There is no other way but to meditate and ruminate well upon the effects of anger,—how it troubles man’s life; and the best time to do this is to look back upon anger when the fit is thoroughly over. Seneca saith well, “that anger is like rain, which breaks itself upon that it falls.” The Scripture exhorteth us “to possess our souls in patience:” whosoever is out of patience is out of possession of his soul…. Anger is certainly a kind of baseness; as it appears well in the weakness of those subjects in whom it reigns,—children, women, old folks, sick folks. Only men must beware that they carry their anger rather with scorn than with fear; so that they may seem rather to be above the injury than below it; which is a thing easily done, if a man will give law to himself in it…. To contain anger from mischief, though it take hold of a man, there be two things whereof you must have special caution: the one of extreme bitterness of words, especially if they be aculeate and proper; for “communia maledicta” are nothing so much; and again, that in anger a man reveal no secrets; for that makes him not fit for society: the other, that you do not peremptorily break off in any business in a fit of anger; but howsoever you show bitterness, do not act anything that is not revocable.

Francis Bacon: Essay LVIII.: Of Anger.

There is no affectation in passion; for that putteth a man out of his precepts, and in a new case there custom leaveth him.

Choleric and quarrelsome persons will engage one into their quarrels.

He does anger too much honour who calls it madness, which being a distemper of the brain, and a total absence of all reason, is innocent of all the ill effects it may produce, whereas anger is an affected madness, compounded of pride and folly, and an intention to do commonly more mischief than it can bring to pass.

Lord Clarendon.

Never do anything that can denote an angry mind; for, although everybody is born with a certain degree of passion, and, from untoward circumstances, will sometimes feel its operation, and be what they call “out of humour,” yet a sensible man or woman will never allow it to be discovered. Check and restrain it; never make any determination until you find it has entirely subsided; and always avoid saying anything that you may wish unsaid.

Lord Collingwood.

The sun should not set upon our anger, neither should he rise upon our confidence. We should freely forgive, but forget rarely. I will not be revenged, and I owe to my enemy; but I will remember, and this I owe to myself.

Charles Caleb Colton.

When anger rises, think of the consequences.

Confucius.

Had I a careful and pleasant companion, that should show me my angry face in a glass, I should not at all take it ill.
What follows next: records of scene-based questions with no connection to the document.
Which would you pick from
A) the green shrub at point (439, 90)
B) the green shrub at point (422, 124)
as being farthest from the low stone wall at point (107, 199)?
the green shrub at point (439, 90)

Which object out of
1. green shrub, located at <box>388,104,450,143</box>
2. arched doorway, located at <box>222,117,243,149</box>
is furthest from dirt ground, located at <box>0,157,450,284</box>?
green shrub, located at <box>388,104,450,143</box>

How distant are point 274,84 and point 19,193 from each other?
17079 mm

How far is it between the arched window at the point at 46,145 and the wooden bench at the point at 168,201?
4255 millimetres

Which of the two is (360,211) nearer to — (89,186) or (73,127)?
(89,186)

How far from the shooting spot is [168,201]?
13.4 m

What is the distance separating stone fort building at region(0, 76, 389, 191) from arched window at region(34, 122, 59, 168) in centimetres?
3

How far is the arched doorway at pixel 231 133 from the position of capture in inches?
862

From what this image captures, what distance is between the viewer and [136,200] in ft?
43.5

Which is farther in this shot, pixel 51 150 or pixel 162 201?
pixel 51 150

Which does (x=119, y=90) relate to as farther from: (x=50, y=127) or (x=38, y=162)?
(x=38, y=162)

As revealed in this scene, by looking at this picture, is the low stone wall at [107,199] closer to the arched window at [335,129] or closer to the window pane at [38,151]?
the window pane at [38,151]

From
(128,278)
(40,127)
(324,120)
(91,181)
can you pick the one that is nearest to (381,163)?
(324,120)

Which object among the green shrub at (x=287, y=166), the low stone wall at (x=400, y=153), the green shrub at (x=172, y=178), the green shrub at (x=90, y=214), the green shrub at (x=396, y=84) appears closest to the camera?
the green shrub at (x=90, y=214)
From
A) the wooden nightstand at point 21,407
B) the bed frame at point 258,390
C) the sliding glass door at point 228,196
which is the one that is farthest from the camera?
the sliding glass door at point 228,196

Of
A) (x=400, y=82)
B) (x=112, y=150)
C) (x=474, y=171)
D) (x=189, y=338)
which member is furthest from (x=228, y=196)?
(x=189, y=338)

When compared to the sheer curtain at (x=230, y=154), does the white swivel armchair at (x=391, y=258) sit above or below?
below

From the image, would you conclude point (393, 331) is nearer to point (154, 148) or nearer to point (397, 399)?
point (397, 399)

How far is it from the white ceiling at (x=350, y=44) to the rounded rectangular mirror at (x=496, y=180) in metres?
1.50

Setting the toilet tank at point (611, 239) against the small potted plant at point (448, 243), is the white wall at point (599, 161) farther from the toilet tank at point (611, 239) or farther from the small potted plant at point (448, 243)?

Some are wont to have a looking-glass held to them while they wash, though to little purpose; but to behold a man’s self so unnaturally disguised and disordered, will conduce not a little to the impeachment of anger.

To be angry, is to revenge the faults of others upon ourselves.

Alexander Pope.

If anger is not restrained, it is frequently more hurtful to us than the injury that provokes it.

Seneca.

Anger is a transient hatred; or, at least, very like it.

Robert South.

It might have pleased in the heat and hurry of his rage, but must have displeased in cool, sedate reflection.

Robert South.

Anger is like the waves of a troubled sea; when it is corrected with a soft reply, as with a little strand, it retires, and leaves nothing behind but froth and shells—no permanent mischief.

Jeremy Taylor.

The anger of an enemy represents our faults or admonishes us of our duty with more heartiness than the kindness of a friend.

Jeremy Taylor.

Be careful to discountenance in children anything that looks like rage and furious anger.

John Tillotson.

To be angry about trifles is mean and childish; to rage and be furious is brutish; and to maintain perpetual wrath is akin to the practice and temper of devils; but to prevent and suppress rising resentment is wise and glorious, is manly and divine.

Dr. Isaac Watts.

Adam Smith, in his Theory of Moral Sentiments, seems to consider as the chief point of distinction between anger and hatred, the necessity to the gratification of the former that the object of it should not only be punished, but punished by means of the offended person, and on account of the particular injury inflicted. Anger requires that the offender should not only be made to grieve in his turn, but to grieve for that particular wrong which has been done by him. The natural gratification of this passion tends, of its own accord, to produce all the political ends of punishment: the correction of the criminal, and example to the public.

Richard Whately: Annot. on Bacon’s Essay, Of Anger.

Aristotle, in his Rhetoric,… defines anger to be “a desire, accompanied by mental uneasiness, of avenging one’s self, or, as it were, inflicting punishment for something that appears an unbecoming slight, either in things which concern one’s self, or some of one’s friends.” And he hence infers that, if this be anger, it must be invariably felt towards some individual, not against a class or description of persons.

Richard Whately: Annot. on Bacon’s Essay, Of Anger.